In the Department of Environmental Geochemistry at the Institute of Geoecology, researchers led by Professor Harald Biester are investigating which processes take place in different ecosystems, what connections exist between them and how environmental changes can alter or intensify these processes. Marta Pérez Rodríguez: “These findings can help to develop better regulations and control systems to reduce the impact of mercury pollution.”
From cocoa plants to rain trees
The sampling for their “FORVEST-Hg” project took Rodríguez and Arteaga to a seasonally dry tropical forest in the Estación de Investigación Forestal Horizontes in the Guanacaste region and to a rainforest near Piedras Blancas in the South Pacific part of Costa Rica. In total, they collected more than 100 leaf samples from around 60 different species representative of these forests – from cacao plants, lianas and ferns to majestic trees such as the rain tree (Samanea saman).

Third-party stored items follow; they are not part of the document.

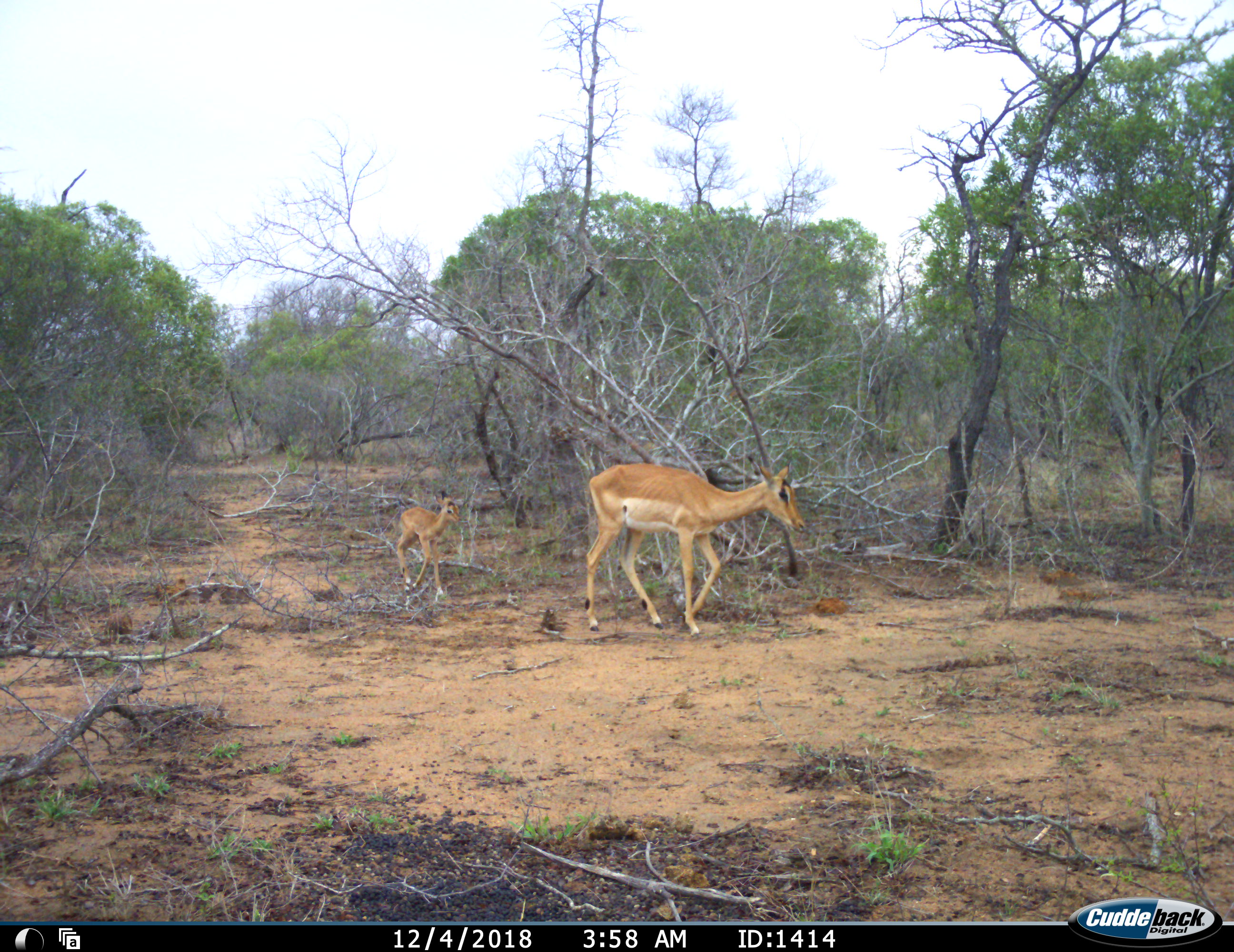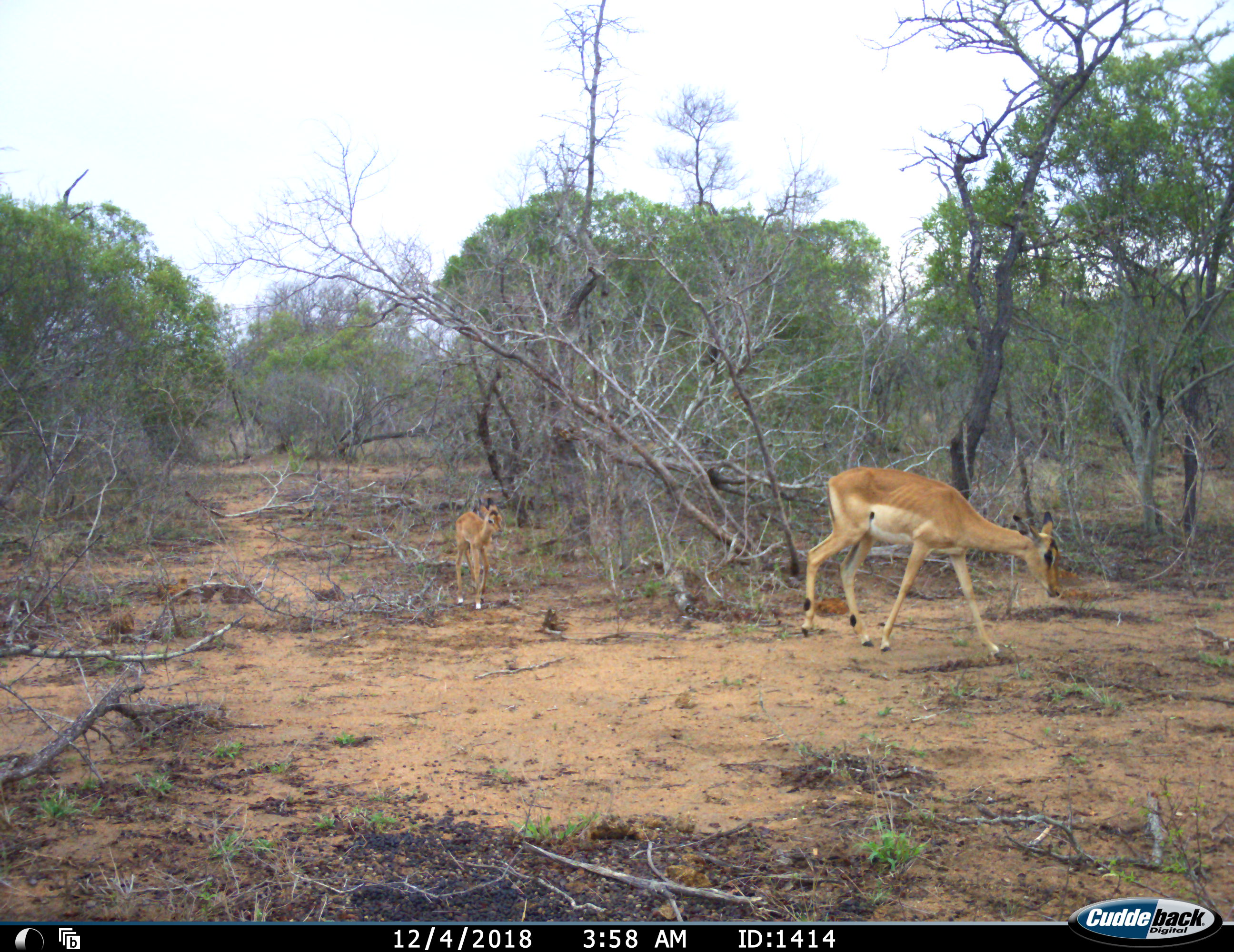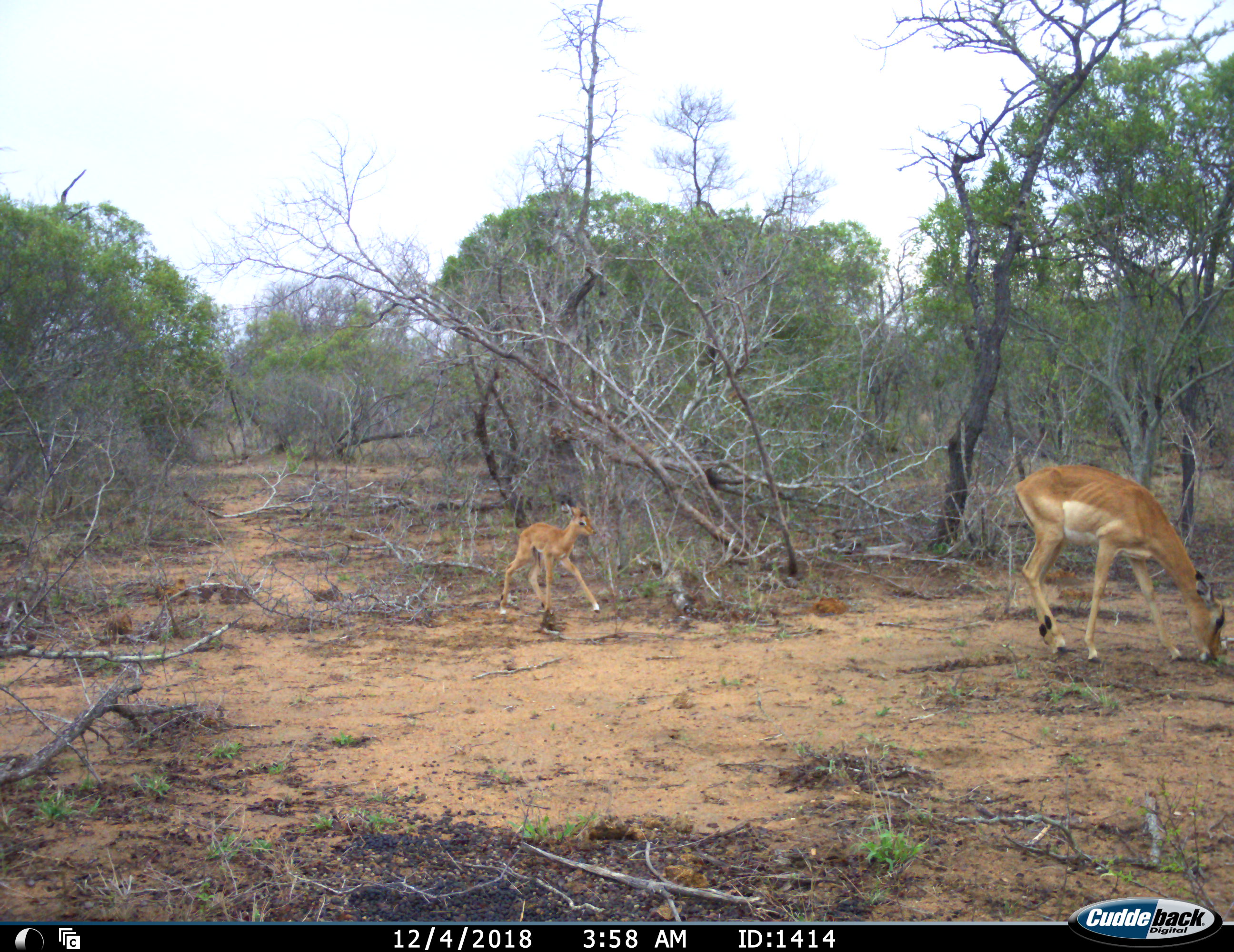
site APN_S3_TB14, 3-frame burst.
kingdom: Animalia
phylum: Chordata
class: Mammalia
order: Artiodactyla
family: Bovidae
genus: Aepyceros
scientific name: Aepyceros melampus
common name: impala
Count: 2.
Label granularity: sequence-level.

To further explore the variability within the forest, some species were recorded multiple times in different areas of the same forest.
In addition to the leaves, the researchers also collected litterfall, i.e. dry leaves shed by the plants. “We want to use this data to characterise mercury uptake in different types of forest, assess the differences within the same forest and between different species and quantify the amount of mercury that is transported from the atmosphere to the soil via the leaf litter. To do this, we measure the mercury content in the litter,” explains Marta Pérez Rodríguez. The team has also sampled tree trunks, which will provide information about the mercury accumulated in the woody biomass. They have also taken soil samples to determine how much mercury gets into the soil.
Fieldwork under difficult conditions
The fieldwork in Costa Rica usually started very early. The scientists were already up at 4.45 am to take advantage of the cooler temperatures in the morning. As the day progressed, the heat and humidity increased, making the fieldwork increasingly strenuous. “Throughout the day, we drank more than four litres of water, supplemented by isotonic drinks and juices to maintain our fluid balance.”
In each forest, the researchers selected six sample areas that differed only slightly from one another in order to record the variability of the subzones within the forest. The expertise of the staff at the research stations was invaluable. As there are very tall trees in the tropical forests, sometimes over 50 metres high, it was a time-consuming task involving several people to reach the branches even at a height of eight metres.
After dark at 6 pm, special care was required to avoid snakes and other animals such as spiders, frogs and scorpions.
After their return from Costa Rica, the scientists in Braunschweig processed the collected samples and began the first analyses. This first of three planned sampling campaigns has already provided the research team with a valuable overview. Based on this data, they have refined and adapted the procedure for the next sampling, which is planned for November 2024 at the end of the rainy season, when the plants reach their highest biomass production.